I know I can have those favorites on the new GPS because I backed up the file (but not so recently that we aren't losing some data), but it won't be the same without Nigel as the guardian of them.

Nigel stood by my side when I was late to my first day of training for my WAHM job. He made us laugh by mispronouncing things all the time. He guided us straight into Lake Champlain that one time. I will miss his authoritative-yet-ingratiating voice, and the way he took it like a man when we complained that he was guiding us astray, tossing off only a slightly offended and exasperated "recalculating."

Nigel was accompanied in death by the pricey Middle East/North Africa map update I purchased for him almost a year ago, which, according to Garmin, "can only be associated with one device." We'll see about that.

The truth is, I would take Nigel back indefinitely if I could, even if it meant forgoing the excitement of shopping for a new model. New models aren't Nigel. We brought home a Garmin Nuvi 40 this afternoon, fresh off the rack from Carrefour, and I can hardly look at it without narrowing my eyes at the skeezy newcomer.
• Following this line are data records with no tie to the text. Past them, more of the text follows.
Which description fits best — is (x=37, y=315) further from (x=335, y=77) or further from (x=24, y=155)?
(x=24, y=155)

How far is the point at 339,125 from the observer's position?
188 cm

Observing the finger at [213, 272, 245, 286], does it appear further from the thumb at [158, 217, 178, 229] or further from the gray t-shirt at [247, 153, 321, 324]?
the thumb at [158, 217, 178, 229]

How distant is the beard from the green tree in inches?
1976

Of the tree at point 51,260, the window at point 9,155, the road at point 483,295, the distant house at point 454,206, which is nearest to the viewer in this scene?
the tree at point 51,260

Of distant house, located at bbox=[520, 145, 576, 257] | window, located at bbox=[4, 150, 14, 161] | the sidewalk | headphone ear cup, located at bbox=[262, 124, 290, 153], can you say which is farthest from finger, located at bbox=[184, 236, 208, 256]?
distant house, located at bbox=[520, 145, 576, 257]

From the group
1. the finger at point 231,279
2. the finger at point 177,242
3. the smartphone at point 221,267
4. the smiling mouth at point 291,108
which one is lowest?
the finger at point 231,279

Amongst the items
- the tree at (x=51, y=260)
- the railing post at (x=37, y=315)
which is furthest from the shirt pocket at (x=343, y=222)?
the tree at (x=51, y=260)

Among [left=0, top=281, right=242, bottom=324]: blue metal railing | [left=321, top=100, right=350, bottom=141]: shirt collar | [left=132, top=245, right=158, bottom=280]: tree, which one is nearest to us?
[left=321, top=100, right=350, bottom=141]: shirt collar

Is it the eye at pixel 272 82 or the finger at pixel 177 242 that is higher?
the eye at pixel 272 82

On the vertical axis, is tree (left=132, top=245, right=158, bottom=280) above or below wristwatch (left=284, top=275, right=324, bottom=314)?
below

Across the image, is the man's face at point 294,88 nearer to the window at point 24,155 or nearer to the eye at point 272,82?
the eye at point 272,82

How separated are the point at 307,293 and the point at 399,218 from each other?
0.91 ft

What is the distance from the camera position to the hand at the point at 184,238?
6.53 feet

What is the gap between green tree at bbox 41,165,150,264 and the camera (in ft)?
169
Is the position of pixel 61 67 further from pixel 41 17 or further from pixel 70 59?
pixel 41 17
Maybe giving it a name will help. So far, all I've got is Nigel 2.0, which doesn't roll off the tongue quickly enough to be used when under navigation duress. Jeremy wants an Arabic name since the native habitat of this GPS (aka the pre-loaded map) is Arabia. I could still go British. Whatever the language, the name must exude equal parts confidence and nerdiness; a little bit subservience with a dash of moxie. Any suggestions?